German industrial conglomerate Siemens AG said this week that its Siemens Healthineers division is "ready for its market debut," a sign that the company is ready to launch the unit's initial public offering (IPO).
In a February 19 statement, the company confirmed that it plans to have the Siemens Healthineers IPO completed in the first half of 2018. Most market analysts believe that to conform to that timetable, the launch of the IPO could come as early as March.
Siemens plans to sell a "meaningful minority" of its own stake in Healthineers to create a liquid market for the stock. The offering will be on the Frankfurt Stock Exchange, and Siemens will retain a majority stake in the health division, the statement confirmed.
"Siemens Healthineers is now ready for its market debut," Siemens chairman Michael Sen said in a statement. "Siemens Healthineers is a premium asset and we have worked hard to now list such an exciting franchise. We expect the business to capitalize on its strengths even more effectively after the listing."

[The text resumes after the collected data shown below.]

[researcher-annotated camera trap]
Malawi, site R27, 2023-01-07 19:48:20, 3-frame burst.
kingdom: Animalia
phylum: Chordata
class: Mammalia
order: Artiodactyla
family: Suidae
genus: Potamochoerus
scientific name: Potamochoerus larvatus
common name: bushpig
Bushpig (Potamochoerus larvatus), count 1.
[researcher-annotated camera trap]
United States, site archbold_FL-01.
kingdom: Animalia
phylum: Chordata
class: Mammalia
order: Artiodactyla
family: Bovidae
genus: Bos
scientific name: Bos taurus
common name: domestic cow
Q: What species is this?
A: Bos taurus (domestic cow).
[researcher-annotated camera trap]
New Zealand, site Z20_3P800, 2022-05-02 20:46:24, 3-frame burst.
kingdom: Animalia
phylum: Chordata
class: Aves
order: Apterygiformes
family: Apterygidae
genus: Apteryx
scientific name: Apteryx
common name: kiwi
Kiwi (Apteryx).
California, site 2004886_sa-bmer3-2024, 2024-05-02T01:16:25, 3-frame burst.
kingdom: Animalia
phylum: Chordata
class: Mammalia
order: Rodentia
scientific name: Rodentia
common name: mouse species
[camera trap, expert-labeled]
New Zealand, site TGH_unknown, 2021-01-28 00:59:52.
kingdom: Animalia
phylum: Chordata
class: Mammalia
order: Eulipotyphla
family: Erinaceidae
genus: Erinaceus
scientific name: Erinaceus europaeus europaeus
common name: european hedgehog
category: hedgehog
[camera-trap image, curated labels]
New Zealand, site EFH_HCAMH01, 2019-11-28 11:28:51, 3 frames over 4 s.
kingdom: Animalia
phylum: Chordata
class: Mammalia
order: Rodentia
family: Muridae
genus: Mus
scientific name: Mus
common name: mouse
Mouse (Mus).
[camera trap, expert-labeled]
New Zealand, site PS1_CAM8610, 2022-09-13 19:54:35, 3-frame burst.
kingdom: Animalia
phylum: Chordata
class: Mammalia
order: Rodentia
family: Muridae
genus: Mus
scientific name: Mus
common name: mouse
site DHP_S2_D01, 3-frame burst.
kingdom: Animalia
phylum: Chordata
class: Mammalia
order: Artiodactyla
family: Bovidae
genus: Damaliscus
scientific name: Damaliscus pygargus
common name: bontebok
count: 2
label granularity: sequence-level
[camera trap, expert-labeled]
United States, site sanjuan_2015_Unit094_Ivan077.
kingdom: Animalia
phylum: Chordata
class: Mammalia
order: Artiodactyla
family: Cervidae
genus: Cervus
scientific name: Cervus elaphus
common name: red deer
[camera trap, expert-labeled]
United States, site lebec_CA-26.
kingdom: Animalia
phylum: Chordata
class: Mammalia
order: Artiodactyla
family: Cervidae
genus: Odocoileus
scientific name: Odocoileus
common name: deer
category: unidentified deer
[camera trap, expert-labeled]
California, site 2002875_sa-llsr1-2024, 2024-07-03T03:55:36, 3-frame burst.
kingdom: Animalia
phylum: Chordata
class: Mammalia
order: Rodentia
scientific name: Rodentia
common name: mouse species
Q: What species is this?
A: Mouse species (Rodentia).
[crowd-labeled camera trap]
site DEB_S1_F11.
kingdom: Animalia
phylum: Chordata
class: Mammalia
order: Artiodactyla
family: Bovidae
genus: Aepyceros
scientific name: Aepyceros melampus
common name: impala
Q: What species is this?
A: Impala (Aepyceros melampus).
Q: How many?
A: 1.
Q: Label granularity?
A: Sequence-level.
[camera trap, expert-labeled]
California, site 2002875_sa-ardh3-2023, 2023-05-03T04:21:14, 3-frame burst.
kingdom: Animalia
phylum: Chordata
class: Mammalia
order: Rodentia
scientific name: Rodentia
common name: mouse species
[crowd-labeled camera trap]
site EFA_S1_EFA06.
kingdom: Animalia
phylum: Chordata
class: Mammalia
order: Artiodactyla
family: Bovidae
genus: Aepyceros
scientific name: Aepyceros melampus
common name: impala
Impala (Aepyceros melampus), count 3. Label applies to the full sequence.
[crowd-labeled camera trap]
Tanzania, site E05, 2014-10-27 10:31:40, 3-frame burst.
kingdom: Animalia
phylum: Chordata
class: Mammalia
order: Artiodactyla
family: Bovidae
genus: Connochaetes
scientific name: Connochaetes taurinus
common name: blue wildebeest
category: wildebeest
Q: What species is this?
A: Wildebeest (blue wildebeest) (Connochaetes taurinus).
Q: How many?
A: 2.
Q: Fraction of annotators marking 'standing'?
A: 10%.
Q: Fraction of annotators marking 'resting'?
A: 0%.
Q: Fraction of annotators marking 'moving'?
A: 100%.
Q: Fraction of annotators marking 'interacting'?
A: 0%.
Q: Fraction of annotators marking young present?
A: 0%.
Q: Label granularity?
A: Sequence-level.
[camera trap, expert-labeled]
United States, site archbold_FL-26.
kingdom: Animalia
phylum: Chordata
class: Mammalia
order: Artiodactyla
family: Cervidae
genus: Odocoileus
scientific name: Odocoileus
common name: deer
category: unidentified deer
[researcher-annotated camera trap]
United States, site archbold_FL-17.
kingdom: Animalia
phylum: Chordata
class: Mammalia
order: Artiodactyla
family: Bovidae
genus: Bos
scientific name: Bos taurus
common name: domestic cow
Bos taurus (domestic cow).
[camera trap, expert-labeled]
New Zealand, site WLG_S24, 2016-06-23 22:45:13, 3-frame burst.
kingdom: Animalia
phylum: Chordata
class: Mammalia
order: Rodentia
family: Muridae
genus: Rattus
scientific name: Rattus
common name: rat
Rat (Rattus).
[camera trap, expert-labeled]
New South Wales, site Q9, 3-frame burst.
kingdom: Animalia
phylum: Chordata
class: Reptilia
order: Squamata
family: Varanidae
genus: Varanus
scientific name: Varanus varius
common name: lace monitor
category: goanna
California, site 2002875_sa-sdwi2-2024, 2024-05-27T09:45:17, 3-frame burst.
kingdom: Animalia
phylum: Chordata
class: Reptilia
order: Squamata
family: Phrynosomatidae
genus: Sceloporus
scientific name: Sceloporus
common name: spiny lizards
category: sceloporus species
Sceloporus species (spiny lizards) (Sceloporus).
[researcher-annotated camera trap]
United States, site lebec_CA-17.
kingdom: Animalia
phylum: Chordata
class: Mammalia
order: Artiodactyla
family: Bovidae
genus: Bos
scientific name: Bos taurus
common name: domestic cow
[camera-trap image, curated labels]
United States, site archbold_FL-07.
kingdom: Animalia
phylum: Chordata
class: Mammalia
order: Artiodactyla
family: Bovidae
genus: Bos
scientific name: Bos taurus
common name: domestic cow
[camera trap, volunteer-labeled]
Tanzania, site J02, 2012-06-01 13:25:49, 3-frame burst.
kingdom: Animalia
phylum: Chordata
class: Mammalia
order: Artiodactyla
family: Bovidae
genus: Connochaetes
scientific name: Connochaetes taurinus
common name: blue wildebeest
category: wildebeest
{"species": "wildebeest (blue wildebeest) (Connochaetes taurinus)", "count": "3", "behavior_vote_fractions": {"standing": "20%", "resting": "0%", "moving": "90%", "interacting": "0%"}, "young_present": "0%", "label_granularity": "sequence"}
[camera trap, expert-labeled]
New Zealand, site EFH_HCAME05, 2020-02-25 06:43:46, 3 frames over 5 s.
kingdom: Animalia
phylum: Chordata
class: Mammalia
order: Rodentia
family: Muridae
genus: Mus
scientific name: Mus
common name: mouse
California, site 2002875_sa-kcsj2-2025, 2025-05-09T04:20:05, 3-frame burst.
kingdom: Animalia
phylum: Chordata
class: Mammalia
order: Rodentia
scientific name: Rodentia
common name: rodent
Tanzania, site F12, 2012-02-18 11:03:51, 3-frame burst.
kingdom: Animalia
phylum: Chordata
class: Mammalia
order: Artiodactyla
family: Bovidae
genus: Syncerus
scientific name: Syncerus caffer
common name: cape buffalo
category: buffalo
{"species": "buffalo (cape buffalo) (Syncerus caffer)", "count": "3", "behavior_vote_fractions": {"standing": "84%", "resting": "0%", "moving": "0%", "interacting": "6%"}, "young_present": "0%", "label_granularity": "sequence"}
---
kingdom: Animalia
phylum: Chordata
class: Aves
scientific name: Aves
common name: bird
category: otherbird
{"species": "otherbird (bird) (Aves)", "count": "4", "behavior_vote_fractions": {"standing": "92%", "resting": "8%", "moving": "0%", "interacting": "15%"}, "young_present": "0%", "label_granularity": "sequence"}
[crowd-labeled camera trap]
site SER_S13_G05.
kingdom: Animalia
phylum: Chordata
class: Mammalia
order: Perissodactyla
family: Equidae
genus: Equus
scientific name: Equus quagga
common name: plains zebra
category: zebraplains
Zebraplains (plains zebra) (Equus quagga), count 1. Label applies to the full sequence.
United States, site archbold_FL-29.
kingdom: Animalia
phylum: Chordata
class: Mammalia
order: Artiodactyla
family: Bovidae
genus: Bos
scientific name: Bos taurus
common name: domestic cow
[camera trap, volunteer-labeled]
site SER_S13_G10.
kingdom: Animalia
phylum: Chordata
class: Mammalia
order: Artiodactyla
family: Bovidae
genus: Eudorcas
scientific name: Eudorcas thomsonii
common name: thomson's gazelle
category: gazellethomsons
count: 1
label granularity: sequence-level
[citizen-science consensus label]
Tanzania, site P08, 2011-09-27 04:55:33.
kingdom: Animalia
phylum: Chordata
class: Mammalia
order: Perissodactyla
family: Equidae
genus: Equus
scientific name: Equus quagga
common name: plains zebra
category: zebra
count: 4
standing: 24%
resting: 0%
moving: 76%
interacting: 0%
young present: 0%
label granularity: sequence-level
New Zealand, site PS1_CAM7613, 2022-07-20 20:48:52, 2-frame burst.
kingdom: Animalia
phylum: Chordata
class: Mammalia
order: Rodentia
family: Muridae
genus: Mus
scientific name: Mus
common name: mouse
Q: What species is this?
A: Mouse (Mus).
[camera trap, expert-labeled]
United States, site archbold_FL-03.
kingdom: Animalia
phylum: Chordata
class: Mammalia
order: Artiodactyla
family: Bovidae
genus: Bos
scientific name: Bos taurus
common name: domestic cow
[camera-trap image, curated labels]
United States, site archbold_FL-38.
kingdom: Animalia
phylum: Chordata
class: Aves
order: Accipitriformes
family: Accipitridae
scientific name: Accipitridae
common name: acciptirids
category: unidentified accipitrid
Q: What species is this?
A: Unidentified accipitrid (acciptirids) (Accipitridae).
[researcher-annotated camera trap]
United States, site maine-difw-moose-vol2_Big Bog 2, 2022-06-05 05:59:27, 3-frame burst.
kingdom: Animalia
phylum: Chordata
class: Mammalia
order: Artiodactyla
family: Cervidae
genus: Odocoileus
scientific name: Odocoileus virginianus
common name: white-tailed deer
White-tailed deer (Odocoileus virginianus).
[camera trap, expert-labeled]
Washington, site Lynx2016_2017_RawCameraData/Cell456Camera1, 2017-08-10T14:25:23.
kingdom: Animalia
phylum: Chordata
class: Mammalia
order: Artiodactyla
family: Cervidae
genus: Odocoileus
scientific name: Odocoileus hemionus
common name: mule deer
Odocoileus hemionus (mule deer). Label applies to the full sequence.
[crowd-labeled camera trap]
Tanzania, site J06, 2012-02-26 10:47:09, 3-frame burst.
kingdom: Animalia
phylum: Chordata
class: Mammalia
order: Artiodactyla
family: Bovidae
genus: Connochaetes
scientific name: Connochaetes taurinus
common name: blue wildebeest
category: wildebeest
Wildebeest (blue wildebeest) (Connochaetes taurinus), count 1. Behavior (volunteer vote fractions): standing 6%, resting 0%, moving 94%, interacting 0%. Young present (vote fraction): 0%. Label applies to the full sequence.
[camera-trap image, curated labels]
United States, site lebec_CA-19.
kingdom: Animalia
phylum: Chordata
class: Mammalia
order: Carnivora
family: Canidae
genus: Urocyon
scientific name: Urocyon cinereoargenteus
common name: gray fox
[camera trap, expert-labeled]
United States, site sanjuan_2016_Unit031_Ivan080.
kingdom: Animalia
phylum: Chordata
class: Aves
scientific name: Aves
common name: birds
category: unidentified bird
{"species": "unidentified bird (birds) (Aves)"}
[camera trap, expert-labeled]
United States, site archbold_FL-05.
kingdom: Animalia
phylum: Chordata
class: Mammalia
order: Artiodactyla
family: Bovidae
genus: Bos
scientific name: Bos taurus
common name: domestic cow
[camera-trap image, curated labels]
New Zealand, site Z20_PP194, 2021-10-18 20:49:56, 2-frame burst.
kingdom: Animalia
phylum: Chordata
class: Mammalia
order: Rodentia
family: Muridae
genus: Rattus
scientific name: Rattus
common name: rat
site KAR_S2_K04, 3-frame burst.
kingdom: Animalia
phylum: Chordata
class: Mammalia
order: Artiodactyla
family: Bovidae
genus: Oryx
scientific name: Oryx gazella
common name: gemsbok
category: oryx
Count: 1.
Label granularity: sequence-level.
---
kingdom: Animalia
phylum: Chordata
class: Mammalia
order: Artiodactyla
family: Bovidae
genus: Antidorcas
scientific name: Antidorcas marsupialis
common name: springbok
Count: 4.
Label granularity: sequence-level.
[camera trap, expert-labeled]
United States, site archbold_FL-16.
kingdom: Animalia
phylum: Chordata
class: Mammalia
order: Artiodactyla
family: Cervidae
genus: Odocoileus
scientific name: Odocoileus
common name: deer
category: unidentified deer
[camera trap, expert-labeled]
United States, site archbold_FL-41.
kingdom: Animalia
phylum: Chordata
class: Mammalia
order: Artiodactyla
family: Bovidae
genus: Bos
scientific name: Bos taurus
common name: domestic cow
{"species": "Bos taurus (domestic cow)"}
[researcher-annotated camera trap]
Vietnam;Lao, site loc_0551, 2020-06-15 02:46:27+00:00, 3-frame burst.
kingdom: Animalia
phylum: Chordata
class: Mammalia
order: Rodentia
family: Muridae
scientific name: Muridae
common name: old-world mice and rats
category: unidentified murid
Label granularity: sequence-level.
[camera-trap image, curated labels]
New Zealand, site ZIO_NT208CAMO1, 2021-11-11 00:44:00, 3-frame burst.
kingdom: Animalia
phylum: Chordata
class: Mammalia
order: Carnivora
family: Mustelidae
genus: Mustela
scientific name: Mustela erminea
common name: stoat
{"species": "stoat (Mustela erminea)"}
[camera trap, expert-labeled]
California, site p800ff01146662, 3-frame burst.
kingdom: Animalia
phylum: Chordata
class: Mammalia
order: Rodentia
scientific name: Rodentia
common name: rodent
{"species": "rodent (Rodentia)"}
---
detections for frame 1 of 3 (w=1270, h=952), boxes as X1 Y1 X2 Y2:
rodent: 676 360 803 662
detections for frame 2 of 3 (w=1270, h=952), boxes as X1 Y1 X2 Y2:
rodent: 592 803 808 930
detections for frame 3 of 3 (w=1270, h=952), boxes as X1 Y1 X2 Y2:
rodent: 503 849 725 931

Siemens Healthineers posted revenue of 13.8 billion euros ($17.02 billion) in 2017, with an adjusted profit of 2.5 billion euros ($3.08 billion). The company has an adjusted profit margin of 18%.
The company noted in the statement that its core markets are worth more than 50 billion euros ($61.7 billion) annually and are expected to grow at a 3% to 5% annual rate from 2016 to 2021. Siemens Healthineers should be able to benefit by being a fully standalone entity, with "increased agility and a strong capital structure."
Market analysts have speculated that being an independent entity with its own shares would make it easier for Siemens Healthineers to make acquisitions using its own stock rather than cash, for example.